* Задание
Ответьте, пожалуйста: какой характер, согласно отрывку о древнерусской мифологии, в основном носила славянская мифология?

* Отрывок
>>>>>
Сергей Алексеев - Теория государства и права
Если сравнить древнерусскую мифологию с мифологией этносов, известных своей высокой правовой культурой (например, древнегреческой, древнеримской), то можно обнаружить, что древнерусская мифология, языческая религия сосредоточены главным образом на осознании и понимании природных явлений и процессов. Славянская мифология носила в основном аграрно-природный характер. Древнерусский человек не выделял, не воспринимал и не осознавал еще с достаточной четкостью социальности своего бытия, его нормативности, упорядоченности и иных характеристик, складывающихся в предправовой комплекс. Он был погружен в природность, натурность, в кровно-родственные (те же природные) связи и зависимости. Языческая религия, как известно, была бедна организационными, нравственными и общественными идеалами.
<<<<<
* Записи набора данных
>>>>>
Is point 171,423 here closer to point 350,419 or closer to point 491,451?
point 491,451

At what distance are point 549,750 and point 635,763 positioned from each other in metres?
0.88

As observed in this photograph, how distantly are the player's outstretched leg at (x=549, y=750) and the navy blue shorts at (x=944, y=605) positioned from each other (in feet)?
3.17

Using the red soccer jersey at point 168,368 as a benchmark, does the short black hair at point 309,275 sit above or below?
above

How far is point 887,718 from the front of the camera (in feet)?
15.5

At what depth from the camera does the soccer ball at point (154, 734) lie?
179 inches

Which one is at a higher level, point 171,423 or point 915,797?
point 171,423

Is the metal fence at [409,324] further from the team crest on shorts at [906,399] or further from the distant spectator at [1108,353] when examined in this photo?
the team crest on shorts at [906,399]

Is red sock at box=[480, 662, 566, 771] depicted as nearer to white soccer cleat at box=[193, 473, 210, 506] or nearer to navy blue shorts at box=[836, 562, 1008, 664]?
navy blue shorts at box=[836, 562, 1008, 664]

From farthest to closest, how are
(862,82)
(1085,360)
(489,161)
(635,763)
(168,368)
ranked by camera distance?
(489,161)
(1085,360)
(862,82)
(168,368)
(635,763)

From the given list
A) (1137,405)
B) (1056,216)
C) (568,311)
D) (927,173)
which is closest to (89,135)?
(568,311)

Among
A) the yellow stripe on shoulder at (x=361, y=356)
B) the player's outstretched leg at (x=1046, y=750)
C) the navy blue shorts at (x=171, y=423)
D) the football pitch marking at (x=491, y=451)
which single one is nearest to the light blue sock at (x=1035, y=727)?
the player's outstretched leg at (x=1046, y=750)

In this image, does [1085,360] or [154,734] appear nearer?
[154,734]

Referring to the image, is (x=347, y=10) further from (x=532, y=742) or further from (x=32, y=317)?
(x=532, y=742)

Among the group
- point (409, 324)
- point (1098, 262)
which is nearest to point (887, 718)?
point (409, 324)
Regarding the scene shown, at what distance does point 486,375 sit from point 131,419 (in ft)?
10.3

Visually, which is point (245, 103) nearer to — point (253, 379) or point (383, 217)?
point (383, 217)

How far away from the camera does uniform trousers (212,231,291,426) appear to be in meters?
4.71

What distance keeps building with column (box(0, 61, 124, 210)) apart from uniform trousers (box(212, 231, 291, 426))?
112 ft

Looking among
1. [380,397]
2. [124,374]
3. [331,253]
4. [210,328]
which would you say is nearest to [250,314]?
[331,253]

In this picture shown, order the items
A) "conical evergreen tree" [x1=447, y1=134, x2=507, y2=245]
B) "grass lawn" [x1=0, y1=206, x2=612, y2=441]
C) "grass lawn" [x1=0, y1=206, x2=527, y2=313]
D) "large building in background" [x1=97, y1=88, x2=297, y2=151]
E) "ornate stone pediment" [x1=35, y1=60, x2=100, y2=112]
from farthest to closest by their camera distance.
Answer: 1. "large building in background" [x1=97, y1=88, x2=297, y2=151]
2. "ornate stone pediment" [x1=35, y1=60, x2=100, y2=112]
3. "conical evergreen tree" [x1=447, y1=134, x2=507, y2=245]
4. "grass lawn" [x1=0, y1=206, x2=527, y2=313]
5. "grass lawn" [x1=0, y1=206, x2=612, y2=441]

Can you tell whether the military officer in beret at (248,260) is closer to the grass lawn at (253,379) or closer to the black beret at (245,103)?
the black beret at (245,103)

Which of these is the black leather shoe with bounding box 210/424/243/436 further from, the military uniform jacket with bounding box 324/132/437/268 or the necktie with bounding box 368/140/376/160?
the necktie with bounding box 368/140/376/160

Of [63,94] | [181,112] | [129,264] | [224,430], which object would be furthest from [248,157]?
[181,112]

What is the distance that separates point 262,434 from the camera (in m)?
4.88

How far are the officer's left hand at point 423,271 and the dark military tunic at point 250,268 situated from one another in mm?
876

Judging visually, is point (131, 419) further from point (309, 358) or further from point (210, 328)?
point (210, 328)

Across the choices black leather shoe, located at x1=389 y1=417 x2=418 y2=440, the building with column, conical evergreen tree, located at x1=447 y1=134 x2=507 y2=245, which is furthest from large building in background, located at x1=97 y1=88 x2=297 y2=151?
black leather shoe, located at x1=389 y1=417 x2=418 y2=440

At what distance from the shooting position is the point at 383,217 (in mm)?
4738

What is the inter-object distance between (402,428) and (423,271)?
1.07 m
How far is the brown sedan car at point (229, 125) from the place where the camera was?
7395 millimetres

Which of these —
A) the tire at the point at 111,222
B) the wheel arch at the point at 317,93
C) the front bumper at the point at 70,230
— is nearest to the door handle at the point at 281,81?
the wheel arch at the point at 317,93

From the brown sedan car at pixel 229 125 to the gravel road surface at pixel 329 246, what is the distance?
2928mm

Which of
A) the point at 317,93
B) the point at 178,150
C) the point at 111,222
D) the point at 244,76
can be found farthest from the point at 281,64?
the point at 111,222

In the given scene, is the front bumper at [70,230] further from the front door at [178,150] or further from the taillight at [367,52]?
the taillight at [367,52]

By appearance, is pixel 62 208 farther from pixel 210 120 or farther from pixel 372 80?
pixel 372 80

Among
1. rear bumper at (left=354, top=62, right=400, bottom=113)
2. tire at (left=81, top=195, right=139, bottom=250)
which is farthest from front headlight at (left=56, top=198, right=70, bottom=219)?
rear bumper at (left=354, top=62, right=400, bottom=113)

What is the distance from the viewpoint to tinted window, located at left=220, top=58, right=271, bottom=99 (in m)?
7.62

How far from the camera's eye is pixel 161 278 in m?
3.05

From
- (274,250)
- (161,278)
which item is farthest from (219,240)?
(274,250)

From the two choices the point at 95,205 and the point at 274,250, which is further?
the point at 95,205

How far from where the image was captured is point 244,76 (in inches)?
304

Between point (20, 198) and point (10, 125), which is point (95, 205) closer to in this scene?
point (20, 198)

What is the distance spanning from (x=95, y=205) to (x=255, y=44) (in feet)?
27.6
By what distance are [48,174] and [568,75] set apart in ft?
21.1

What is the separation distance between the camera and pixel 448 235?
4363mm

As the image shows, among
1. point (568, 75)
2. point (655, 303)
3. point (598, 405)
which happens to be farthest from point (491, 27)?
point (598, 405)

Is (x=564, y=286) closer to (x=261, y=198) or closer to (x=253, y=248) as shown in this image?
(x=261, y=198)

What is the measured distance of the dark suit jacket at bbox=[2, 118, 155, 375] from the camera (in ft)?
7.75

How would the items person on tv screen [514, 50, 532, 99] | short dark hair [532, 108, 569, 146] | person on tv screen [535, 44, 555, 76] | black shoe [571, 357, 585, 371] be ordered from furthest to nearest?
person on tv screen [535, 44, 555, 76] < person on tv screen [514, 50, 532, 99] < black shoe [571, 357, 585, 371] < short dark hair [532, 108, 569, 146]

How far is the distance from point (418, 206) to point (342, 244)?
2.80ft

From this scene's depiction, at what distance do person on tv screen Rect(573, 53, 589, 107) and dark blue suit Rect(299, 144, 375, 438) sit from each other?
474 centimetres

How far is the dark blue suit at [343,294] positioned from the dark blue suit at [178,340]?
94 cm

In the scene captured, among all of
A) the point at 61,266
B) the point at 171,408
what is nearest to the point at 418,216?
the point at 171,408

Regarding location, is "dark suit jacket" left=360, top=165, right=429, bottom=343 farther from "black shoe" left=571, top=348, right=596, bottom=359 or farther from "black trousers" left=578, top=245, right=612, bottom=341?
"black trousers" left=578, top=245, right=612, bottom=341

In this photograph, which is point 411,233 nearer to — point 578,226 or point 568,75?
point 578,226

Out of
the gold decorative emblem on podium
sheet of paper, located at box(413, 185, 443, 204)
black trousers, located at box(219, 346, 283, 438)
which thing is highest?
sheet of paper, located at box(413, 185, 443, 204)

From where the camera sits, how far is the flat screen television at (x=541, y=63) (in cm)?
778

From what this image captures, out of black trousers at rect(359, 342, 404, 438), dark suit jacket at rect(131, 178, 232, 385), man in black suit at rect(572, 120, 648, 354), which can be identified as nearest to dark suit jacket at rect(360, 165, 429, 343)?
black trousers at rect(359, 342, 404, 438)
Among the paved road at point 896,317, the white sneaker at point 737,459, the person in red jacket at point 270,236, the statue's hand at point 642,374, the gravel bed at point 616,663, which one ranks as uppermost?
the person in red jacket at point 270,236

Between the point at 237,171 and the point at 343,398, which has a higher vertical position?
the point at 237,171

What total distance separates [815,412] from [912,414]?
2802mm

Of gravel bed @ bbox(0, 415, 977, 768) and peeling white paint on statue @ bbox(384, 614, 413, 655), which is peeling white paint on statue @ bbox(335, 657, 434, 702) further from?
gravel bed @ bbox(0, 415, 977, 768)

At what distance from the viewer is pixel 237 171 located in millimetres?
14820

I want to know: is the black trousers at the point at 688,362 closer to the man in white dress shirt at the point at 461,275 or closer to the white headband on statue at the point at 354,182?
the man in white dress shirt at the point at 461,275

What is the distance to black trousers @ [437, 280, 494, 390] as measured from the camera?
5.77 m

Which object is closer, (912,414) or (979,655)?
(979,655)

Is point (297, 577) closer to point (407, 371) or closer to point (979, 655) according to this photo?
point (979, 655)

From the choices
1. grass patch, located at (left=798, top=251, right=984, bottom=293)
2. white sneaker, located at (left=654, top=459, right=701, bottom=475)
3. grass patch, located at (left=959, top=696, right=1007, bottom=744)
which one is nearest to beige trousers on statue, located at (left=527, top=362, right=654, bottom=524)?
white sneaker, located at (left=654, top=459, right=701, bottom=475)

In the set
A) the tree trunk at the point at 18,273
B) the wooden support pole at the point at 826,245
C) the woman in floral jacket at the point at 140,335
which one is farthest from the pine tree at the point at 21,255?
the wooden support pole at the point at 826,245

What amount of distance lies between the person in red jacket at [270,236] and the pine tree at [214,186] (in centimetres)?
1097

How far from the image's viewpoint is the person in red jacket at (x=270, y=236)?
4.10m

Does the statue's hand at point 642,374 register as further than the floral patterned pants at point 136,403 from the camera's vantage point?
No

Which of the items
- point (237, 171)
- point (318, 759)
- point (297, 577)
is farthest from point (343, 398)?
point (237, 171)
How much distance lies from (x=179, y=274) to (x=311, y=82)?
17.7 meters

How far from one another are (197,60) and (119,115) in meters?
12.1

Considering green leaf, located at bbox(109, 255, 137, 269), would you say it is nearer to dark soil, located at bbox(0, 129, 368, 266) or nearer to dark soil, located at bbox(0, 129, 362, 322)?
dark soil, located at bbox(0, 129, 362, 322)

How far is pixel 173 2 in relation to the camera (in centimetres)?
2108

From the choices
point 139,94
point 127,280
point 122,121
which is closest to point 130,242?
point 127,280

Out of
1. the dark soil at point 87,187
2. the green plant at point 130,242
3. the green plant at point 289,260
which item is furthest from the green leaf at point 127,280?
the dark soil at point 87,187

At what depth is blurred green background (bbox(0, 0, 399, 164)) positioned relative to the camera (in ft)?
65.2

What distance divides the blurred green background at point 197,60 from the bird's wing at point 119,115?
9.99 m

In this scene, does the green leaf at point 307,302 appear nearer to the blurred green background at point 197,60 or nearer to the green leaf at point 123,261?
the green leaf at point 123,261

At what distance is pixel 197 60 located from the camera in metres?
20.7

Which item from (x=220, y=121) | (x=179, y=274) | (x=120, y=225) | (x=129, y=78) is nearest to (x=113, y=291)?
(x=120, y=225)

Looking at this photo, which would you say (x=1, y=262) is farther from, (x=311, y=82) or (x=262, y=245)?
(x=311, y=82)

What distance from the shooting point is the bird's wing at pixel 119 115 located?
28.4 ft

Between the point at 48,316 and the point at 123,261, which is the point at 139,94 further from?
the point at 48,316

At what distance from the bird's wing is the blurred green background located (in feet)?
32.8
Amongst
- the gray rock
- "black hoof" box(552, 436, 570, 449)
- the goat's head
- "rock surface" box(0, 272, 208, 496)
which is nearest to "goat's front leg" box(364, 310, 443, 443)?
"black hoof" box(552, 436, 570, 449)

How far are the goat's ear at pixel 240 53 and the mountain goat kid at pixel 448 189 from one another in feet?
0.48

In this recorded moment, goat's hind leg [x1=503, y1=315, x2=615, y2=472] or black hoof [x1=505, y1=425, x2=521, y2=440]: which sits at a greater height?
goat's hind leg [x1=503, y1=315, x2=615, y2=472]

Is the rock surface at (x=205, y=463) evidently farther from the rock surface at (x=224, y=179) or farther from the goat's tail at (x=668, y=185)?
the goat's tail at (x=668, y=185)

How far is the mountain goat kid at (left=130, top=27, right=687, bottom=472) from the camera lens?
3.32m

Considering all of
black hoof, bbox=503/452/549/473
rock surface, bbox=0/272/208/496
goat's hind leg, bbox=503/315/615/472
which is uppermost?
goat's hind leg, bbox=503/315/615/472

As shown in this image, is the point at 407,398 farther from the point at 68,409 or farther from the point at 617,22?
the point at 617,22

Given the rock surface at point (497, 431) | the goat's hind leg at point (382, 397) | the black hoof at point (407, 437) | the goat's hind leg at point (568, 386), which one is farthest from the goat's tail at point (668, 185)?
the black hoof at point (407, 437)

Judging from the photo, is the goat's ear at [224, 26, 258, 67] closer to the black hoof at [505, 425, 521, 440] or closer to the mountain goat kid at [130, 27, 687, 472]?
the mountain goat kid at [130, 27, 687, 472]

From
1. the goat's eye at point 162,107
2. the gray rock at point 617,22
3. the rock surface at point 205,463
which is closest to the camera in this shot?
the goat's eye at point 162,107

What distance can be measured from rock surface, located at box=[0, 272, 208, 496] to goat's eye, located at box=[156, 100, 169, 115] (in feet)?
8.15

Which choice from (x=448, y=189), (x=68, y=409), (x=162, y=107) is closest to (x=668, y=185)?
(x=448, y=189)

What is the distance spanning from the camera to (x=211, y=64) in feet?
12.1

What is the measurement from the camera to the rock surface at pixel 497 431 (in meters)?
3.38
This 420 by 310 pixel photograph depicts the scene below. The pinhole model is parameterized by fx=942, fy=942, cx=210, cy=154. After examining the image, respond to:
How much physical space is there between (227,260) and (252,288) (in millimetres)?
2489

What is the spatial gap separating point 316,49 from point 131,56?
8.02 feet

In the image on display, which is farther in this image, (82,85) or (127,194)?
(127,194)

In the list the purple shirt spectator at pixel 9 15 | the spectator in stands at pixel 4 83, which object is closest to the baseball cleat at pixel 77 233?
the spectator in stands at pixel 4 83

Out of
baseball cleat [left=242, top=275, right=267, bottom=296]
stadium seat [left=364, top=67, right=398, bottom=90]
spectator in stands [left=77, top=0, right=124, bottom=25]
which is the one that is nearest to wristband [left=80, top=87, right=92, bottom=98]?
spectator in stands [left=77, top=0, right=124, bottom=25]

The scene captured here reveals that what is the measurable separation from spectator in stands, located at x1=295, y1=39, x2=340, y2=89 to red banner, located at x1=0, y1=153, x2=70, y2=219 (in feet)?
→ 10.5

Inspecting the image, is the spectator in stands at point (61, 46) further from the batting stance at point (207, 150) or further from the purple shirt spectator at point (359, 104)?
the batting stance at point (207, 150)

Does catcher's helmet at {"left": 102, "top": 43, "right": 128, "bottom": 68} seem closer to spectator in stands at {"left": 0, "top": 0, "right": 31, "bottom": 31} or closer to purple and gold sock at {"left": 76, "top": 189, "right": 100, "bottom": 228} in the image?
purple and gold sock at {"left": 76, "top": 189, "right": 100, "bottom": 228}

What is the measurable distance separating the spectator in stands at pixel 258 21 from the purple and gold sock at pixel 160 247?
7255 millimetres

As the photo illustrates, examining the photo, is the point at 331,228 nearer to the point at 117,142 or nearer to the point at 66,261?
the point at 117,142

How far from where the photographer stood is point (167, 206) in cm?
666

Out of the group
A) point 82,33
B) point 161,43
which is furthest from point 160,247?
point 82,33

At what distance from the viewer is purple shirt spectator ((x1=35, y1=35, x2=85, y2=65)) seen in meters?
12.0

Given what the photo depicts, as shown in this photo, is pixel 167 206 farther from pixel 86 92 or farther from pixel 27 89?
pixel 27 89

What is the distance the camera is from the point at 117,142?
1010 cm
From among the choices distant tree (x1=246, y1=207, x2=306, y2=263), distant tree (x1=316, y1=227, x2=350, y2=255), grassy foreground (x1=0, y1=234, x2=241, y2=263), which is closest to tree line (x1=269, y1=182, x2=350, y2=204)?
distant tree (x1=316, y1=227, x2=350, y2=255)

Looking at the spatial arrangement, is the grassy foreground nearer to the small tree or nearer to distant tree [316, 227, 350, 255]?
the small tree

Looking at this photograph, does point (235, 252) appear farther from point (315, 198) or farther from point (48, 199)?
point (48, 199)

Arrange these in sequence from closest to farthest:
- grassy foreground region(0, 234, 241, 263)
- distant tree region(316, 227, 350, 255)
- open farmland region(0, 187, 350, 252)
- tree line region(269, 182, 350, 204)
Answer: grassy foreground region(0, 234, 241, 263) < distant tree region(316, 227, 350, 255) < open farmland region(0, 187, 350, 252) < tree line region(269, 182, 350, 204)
<<<<<
* Ответ ниже
В основном аграрно-природный.